Культура Руси времен Андрея Рублева и Епифания Премудрого. Ч.16




Князья XI-XII вв. умирали в бою (как Изяслав Ярославич или Изяслав Владимирович), умирали от похмелья, после пира с дружиной (как Юрий Долгорукий и брат его Вячеслав), умирали от руки заговорщиков (как Андрей Боголюбский) или от долгой тяжелой болезни (как Владимир Василькович), одинаково не делая из одного только ожидания смерти ни большого события собственной внутренней жизни, ни народного зрелища. Совсем иначе обставляют свой отход к «отцам и дедам» князья в XIV и XV вв. Так, например, в 1399 г. тверичи были свидетелями смерти своего князя Михаила Александровича. Перед смертью, как это было в обычаях XIV-XV вв., князь пожелал постричься в монахи.

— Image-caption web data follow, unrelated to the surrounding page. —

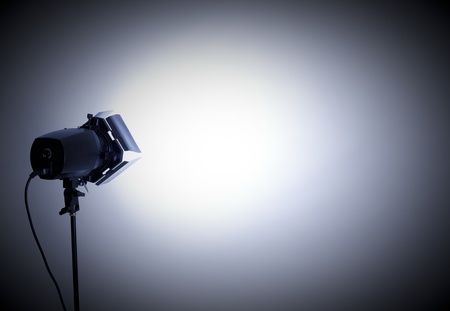 photography studio: empty studio background and flash light on light grey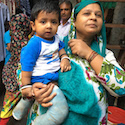 mother holds son with clubfoot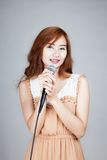 Asian girl hold microphone and smile Royalty Free Stock Image
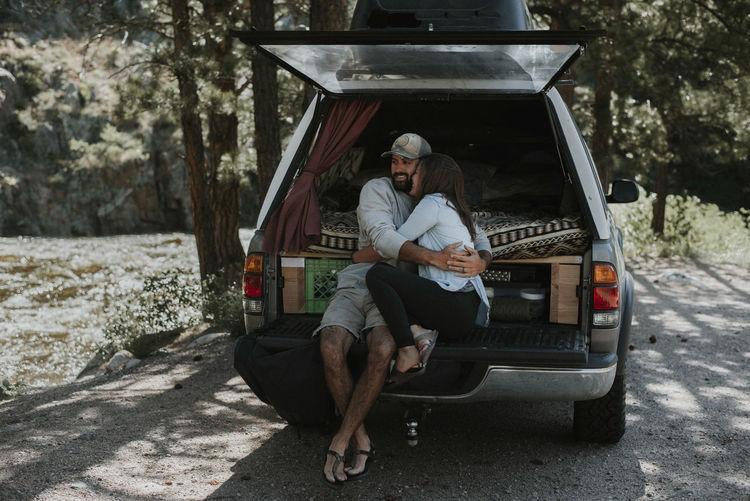 Full length of man sitting on car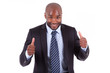 Black African American business man making thumbs up - African p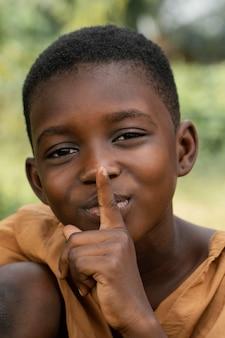 サイレントサインをしている若いアフリカの少年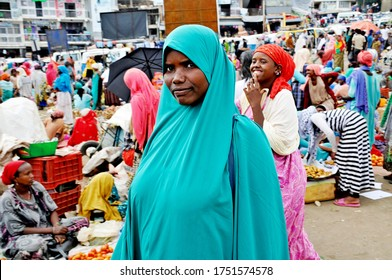 HARAR (Harer), ETHIOPIA – August 2018. Women and colors of Harar, Ethiopia, Africa. Non-posed photo shots of everyday life in Harar (Eastern Ethiopia, Somali Upland). Inscribed in the UNESCO in 2006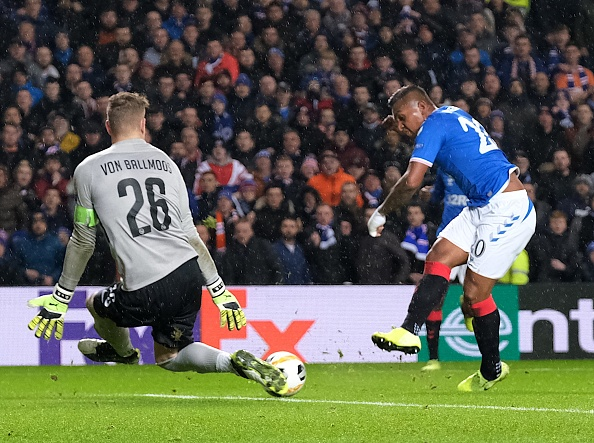 GLASGOW, SCOTLAND - DECEMBER 12: Young Boys goalkeeper David von Ballmoos saves from Alfredo Morelos (Rangers, blue, 20) during the UEFA Europa League group G match between Rangers FC and BSC Young Boys at Ibrox Stadium on December 12, 2019 in Glasgow, United Kingdom.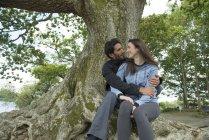 Двое влюбленных обнимаются на дереве — стоковое фото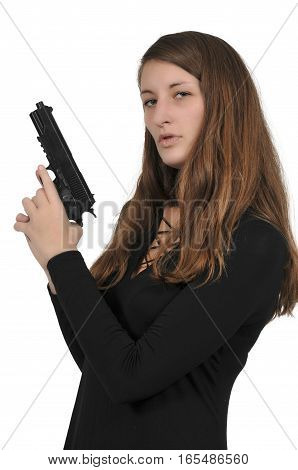 Beautiful young woman holding a loaded handgun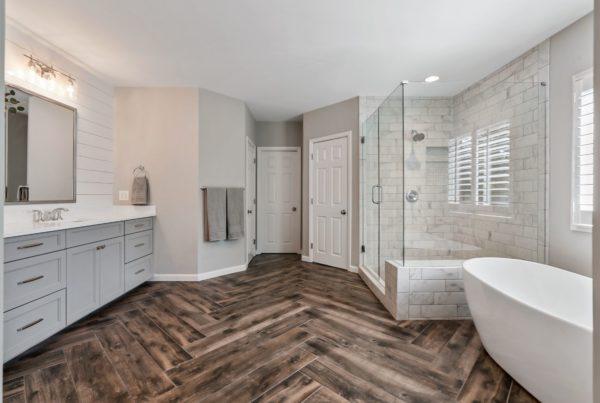 Beautiful master bathroom remodel, with wood look tile, layed in a herringbone pattern.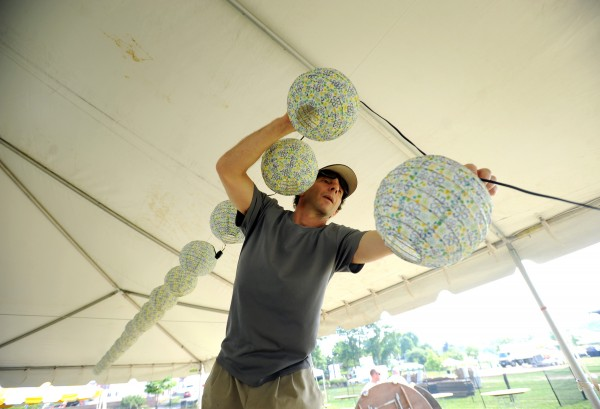 Lee Clein hangs party lights in a beer tent on Thursday morning. Clein volunteers every year for the American Folk Festival and this year he is helping with setup.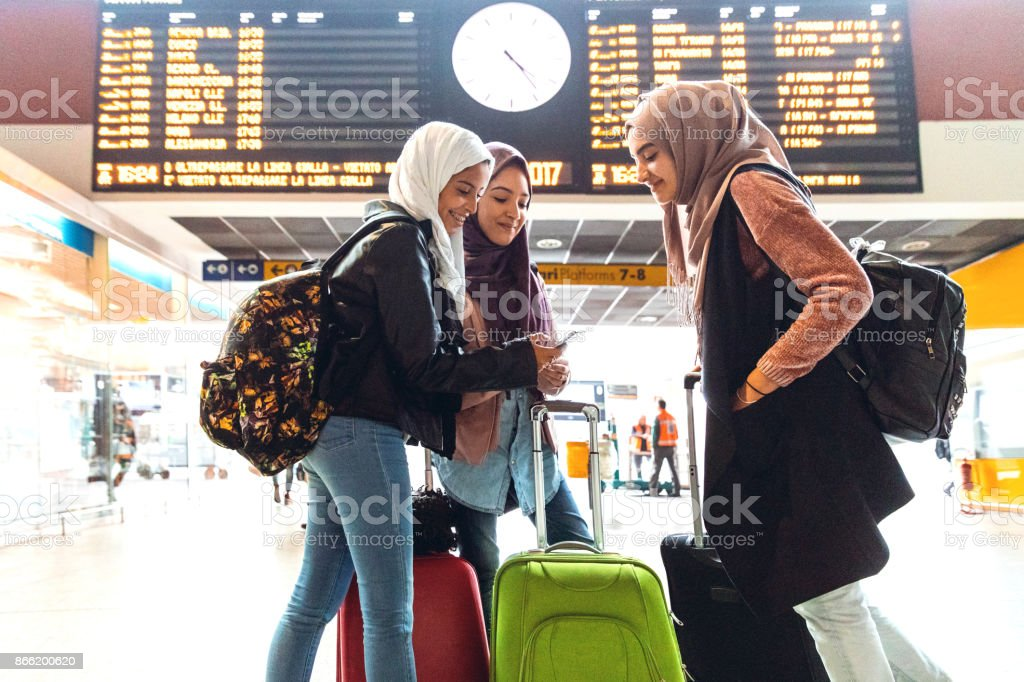 Young muslim women at train station leaving for a journey stock photo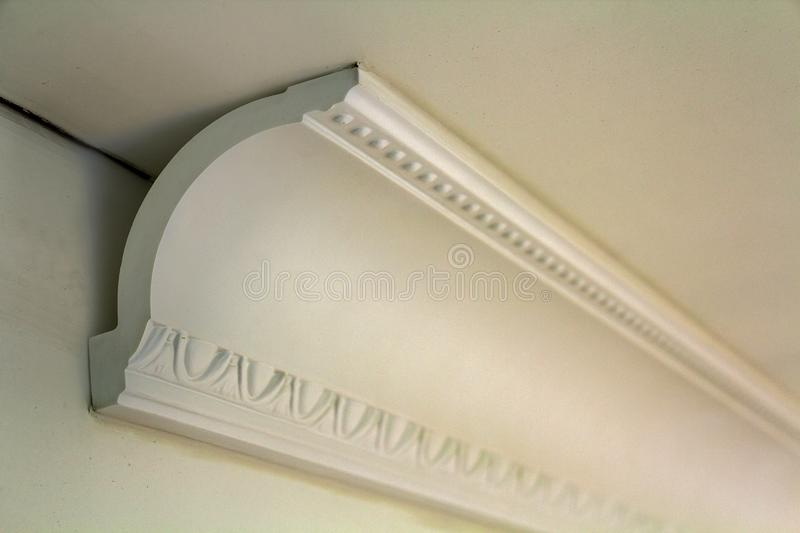 Close-up detail of decoration white molding connected with glue adhesive to wall and ceiling in interior room renovation and. Reconstruction royalty free stock image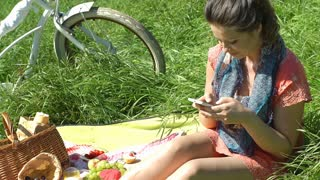 Pretty girl relaxing on the blanket and texting message on smartphone, steadycam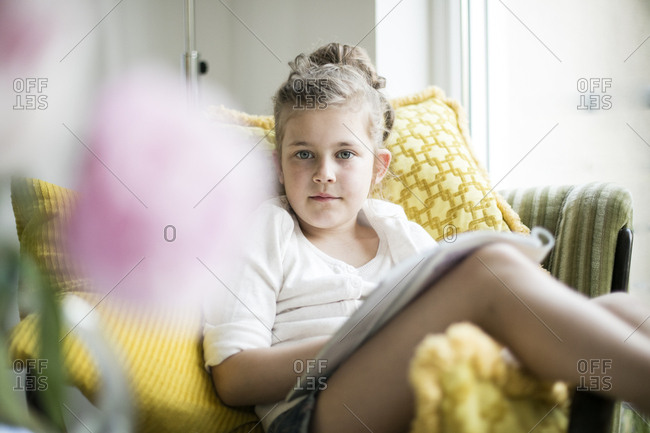 Portrait of relaxed little girl sitting with magazine on armchair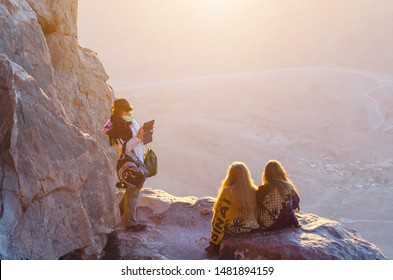 Sinai Peninsula, Egypt, May 9, 2019. Girls greet dawn and take pictures on Mount Moses, Sinai Peninsula, Egypt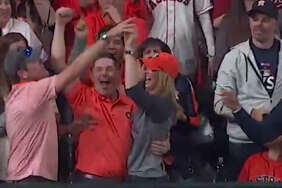 Kirk Head (left) ripped the home run ball out of his sister-in-law Sarah Head's hands and threw it back onto the field in the ninth inning of Game 5 of the World Series on Sunday night.   Here are a few shots of another awesome fan catch from the postseason, featuring Langham Creek Grad, John Michael Sopher-->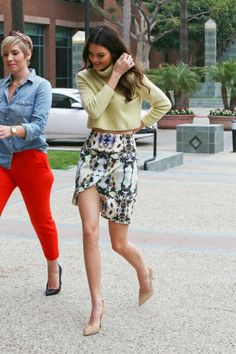 Kendall Jenner wearing a trendy yellow cut off sweater and a print mini skirt.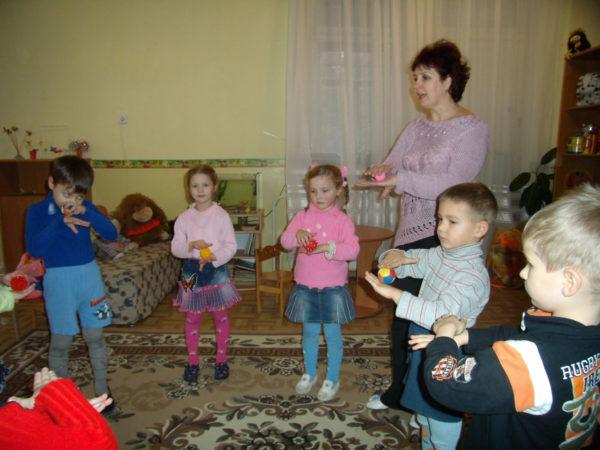 Дети и воспитатель играют с массажными мячиками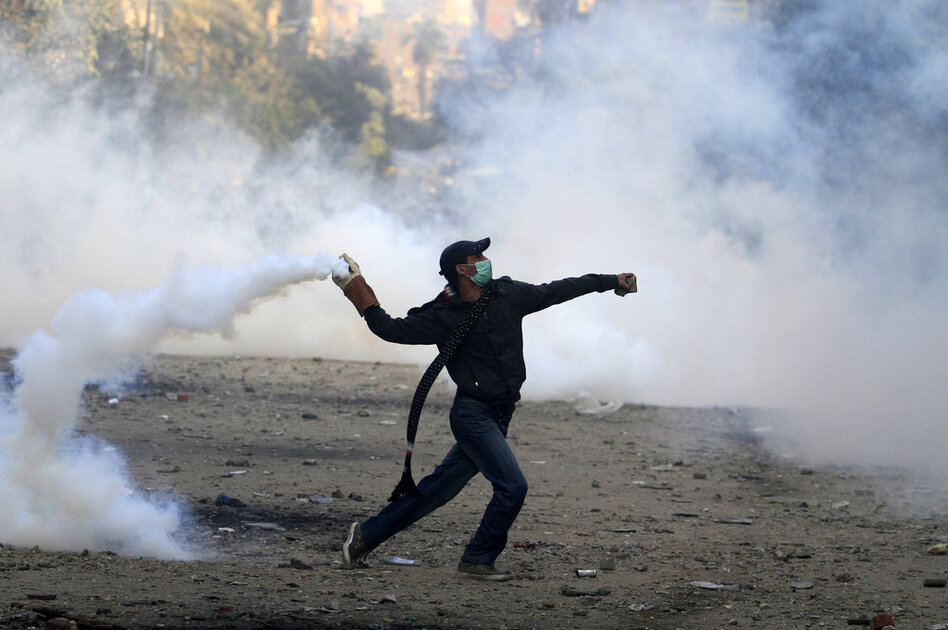 A protester throws a tear gas canister during battles with riot police in Tahrir Square.  (AP)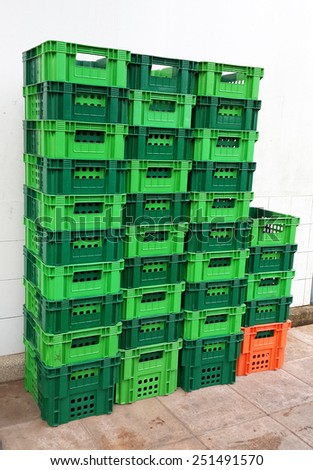 Bright Color Plastic Containers Piles beside supermarket - stock photo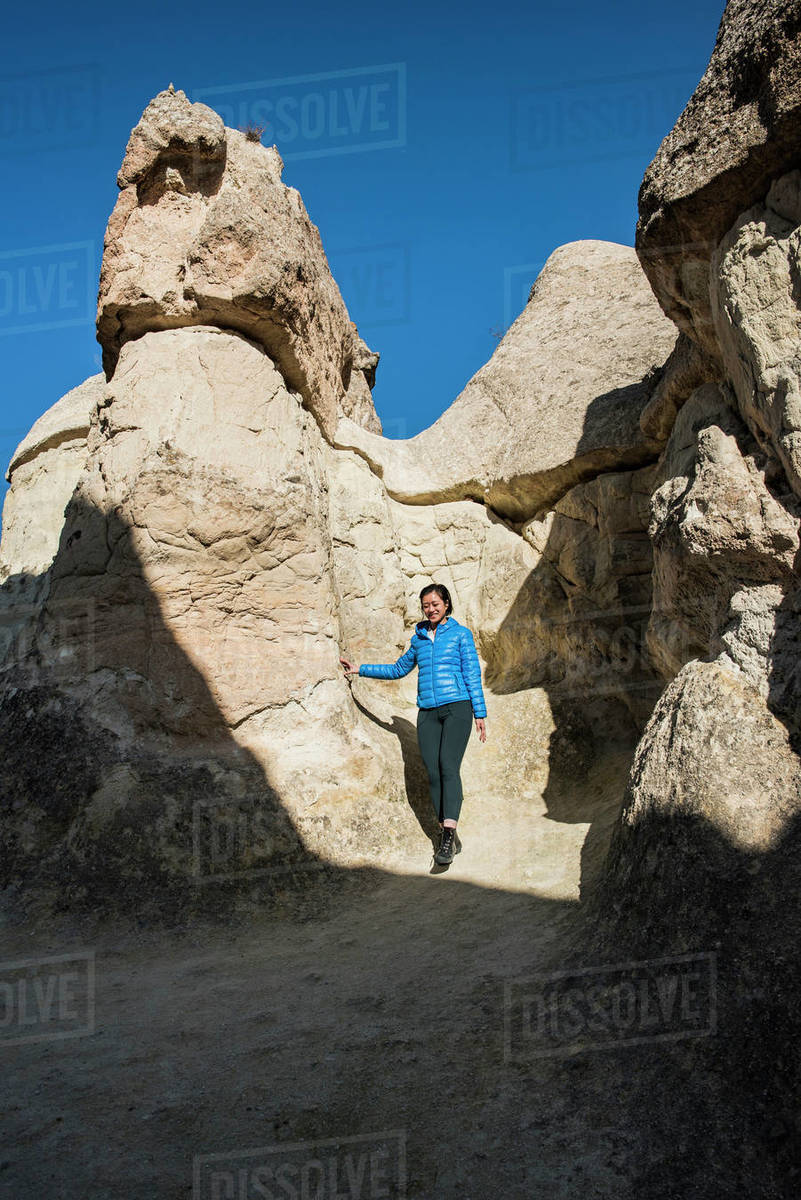 Woman exploring cave, Göreme, Cappadocia, Nevsehir, Turkey Royalty-free stock photo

Его провожали всем городом, собираясь, по словам летописца, «яко на дивное чудо». Плачет горькими слезами дружина, плачут «склоньшеся друг ко другу» княжие отроки, плачет княгиня, плачут бояре, плачет все многочисленное родство маститого Михаила Александровича. Между тем прибыли к Михаилу послы из Константинополя с дарами патриарха: иконою Страшного суда, мощами святых и миром. Тверской епископ, все духовенство и толпы народа вышли навстречу послам со свечами и кадилами. С трудом встав с постели, вышел и сам умирающий великий князь. Поклонившись иконе, Михаил приказал отнести ее в церковь Спаса, и сам проводил ее туда, и, когда икону поставили на место, вышел к толпе, стал на высокую ступень, поклонился на все стороны и сказал: «Простите меня, братия и дружина, добрые сыны тверские: оставлю вам любимого и старшего сына Ивана, пусть будет вам князем вместо меня; любите его, как и меня любили, а он пусть соблюдает вас, как я соблюдал».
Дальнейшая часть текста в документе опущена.